There was a full attic above it and a basement with a warren of rooms below it.
My mother grew up here with her grandparents, aunt, uncle, three brothers and parents. I spent family holidays here and two weeks in the summer. For a while my mother lived here with us, my grandmother, great aunt and youngest uncle while my father was in Germany and later she and my father lived in the entire first floor. This was an important house in my life.
Last night I dreamed I was there doing laundry. In the dream there was my old neighborhood right next door, but that is the way dreams connect things. I was doing laundry and had even put my shoes in the machine when I saw a fire flickering in some outlets above my father's head. I yelled at him that I thought there was a fire and suddenly bedlam ensued.
My father and mother were both trying to put the fire out. My oldest brother was trying to salvage what he could and I was pulling on long over the knee socks because I couldn't find my shoes in the washer!
I finally decided I would have to go upstairs and get another pair of shoes, but by that time the house was pretty much consumed. I was trying to find a safe way up and thought maybe I could take the back stairs when my great Aunt Lela came out of the rubble that had been the kitchen. She didn't think I should try it.
As I stood there watching, three boys between nine and twelve years old came sliding down what was left of the staircase. Typical boys they were laughing and playing as though it were a great escape in a playground rather than a fire.

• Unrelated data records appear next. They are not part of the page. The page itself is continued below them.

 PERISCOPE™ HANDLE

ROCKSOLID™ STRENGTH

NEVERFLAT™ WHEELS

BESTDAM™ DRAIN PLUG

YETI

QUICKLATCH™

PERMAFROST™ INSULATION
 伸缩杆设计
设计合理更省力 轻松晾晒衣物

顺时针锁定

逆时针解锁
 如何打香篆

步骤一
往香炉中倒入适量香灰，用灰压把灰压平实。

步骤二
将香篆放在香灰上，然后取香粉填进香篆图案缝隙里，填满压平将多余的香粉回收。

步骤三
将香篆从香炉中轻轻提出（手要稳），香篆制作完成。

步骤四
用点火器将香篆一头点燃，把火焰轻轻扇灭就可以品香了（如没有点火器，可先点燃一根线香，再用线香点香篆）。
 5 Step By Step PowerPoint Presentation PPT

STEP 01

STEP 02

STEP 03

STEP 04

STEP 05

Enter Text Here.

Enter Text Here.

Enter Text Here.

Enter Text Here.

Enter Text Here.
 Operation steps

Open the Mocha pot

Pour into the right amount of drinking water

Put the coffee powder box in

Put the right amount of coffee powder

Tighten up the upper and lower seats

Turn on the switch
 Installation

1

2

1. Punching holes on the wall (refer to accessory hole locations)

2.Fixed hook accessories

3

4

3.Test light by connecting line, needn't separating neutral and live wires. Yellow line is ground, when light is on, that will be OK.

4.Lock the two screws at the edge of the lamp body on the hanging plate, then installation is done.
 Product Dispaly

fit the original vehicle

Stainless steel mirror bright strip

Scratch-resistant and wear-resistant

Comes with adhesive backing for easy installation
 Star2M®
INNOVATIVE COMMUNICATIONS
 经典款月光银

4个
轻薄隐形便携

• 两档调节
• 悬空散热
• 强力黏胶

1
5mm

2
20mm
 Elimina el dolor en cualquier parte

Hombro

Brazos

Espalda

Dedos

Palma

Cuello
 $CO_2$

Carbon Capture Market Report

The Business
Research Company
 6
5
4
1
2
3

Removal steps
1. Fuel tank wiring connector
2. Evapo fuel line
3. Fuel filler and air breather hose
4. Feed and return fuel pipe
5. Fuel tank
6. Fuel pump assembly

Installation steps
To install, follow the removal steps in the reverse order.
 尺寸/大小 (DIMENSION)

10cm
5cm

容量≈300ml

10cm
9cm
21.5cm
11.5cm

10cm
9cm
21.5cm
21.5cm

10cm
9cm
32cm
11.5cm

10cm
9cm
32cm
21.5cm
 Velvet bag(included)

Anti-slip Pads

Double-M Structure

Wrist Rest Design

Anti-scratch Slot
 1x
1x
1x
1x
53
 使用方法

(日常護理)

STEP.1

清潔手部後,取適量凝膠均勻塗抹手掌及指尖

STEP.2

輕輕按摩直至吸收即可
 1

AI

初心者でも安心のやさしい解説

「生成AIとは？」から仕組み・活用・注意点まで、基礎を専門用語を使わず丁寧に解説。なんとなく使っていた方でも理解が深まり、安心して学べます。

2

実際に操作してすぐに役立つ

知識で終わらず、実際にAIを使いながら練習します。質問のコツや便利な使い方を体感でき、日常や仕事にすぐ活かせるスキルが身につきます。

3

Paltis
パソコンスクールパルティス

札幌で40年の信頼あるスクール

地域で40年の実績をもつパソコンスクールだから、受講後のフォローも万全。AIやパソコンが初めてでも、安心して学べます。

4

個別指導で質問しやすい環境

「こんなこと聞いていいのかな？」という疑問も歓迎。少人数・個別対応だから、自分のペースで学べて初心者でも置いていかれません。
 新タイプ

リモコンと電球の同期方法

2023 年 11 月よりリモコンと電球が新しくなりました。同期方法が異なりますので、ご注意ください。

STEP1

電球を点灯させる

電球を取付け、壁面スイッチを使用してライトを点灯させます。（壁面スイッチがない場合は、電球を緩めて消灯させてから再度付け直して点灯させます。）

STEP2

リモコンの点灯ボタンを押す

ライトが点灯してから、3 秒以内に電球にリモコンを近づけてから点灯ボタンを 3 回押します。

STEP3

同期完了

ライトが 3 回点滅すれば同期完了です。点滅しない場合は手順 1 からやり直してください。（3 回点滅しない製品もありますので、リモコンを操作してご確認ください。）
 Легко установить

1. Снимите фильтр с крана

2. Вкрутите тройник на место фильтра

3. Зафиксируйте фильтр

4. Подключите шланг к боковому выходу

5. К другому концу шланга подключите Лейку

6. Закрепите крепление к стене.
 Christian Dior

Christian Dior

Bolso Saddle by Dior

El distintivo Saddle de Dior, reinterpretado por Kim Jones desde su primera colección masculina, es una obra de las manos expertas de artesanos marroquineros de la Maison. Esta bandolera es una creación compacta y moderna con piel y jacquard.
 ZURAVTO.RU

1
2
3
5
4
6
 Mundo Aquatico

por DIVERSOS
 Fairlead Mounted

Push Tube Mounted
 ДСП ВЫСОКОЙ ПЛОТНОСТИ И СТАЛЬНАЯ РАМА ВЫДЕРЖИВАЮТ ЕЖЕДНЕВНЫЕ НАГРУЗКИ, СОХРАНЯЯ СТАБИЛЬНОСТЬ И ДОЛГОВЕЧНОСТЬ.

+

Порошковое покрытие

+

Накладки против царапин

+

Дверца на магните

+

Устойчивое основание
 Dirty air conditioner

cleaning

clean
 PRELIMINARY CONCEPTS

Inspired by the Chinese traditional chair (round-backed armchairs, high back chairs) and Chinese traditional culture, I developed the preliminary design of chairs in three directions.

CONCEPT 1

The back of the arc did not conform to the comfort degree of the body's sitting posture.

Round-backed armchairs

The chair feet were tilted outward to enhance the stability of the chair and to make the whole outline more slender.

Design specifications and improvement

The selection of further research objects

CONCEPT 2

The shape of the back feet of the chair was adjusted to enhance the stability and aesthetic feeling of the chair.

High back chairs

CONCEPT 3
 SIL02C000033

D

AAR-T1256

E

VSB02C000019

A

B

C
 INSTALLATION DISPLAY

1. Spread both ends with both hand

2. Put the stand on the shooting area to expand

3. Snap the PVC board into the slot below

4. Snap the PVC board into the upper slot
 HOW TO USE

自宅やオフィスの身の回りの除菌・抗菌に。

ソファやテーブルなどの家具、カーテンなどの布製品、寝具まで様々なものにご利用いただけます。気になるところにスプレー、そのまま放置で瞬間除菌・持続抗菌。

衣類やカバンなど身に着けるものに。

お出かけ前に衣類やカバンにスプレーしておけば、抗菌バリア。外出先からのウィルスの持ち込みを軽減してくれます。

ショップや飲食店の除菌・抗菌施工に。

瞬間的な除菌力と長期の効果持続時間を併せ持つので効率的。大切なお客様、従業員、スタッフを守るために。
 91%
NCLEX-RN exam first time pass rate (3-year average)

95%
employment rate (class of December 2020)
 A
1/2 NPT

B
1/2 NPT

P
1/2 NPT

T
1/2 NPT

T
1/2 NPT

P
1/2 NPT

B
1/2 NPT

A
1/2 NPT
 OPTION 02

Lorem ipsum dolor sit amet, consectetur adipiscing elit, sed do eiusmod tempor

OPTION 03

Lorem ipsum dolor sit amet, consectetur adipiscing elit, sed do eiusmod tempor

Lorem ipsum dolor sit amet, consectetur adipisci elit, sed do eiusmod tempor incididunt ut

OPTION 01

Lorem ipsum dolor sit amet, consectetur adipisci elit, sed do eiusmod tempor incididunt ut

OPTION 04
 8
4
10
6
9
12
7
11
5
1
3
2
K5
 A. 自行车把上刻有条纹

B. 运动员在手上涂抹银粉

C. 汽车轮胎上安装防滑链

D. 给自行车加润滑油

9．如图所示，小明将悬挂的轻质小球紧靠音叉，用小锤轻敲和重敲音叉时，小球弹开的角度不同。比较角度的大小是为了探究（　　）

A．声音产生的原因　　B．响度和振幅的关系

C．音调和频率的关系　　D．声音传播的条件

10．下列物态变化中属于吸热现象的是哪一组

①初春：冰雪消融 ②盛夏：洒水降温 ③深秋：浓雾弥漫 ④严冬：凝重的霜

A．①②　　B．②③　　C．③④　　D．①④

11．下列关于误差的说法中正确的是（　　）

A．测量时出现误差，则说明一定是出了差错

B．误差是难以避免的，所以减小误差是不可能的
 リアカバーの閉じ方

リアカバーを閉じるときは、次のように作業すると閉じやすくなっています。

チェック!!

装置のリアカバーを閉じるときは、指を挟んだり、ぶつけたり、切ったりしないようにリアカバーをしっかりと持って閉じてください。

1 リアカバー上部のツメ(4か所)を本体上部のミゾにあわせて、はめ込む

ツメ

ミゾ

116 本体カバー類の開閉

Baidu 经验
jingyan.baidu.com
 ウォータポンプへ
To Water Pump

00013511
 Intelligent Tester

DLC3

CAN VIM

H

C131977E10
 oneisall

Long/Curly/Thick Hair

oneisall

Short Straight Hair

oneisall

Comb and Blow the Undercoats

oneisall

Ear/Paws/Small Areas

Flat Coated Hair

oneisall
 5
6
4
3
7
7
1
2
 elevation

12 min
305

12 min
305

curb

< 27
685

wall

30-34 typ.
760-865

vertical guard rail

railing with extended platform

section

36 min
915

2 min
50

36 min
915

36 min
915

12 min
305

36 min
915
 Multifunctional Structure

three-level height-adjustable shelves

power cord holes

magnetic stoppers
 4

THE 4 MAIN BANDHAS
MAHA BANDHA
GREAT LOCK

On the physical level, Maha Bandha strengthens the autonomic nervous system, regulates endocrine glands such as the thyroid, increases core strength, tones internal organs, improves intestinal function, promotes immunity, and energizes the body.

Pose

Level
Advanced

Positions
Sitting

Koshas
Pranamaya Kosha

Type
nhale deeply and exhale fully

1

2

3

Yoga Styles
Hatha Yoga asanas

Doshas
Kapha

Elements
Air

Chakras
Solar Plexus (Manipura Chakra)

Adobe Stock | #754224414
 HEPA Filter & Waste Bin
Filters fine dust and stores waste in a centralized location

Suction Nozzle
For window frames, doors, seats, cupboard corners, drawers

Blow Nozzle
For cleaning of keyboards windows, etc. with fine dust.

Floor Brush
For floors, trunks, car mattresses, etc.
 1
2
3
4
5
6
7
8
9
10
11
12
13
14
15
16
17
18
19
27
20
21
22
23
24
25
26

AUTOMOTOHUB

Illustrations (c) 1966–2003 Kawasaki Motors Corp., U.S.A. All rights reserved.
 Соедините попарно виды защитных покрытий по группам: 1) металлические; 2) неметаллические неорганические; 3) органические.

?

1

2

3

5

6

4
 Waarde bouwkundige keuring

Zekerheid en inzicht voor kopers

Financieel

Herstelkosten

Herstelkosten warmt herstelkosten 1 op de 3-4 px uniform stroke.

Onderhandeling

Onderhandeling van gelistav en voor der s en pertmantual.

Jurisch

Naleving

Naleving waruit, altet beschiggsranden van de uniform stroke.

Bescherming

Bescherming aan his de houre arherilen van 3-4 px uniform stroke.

I stood there in the back yard by the old winding driveway and saw my grandmother looking at the house. She was dressed like she was when I was very small, in a striped sun dress and white wedge loafers.
Then the phone rang and woke me up, but the dream has stayed with me all morning. There was a sense of frustration because I couldn't find my shoes, sadness because the house burned down to black flaking charred timbers, and relief that no one was killed in the fire.
Then I realized that everyone in the dream, except me was already dead.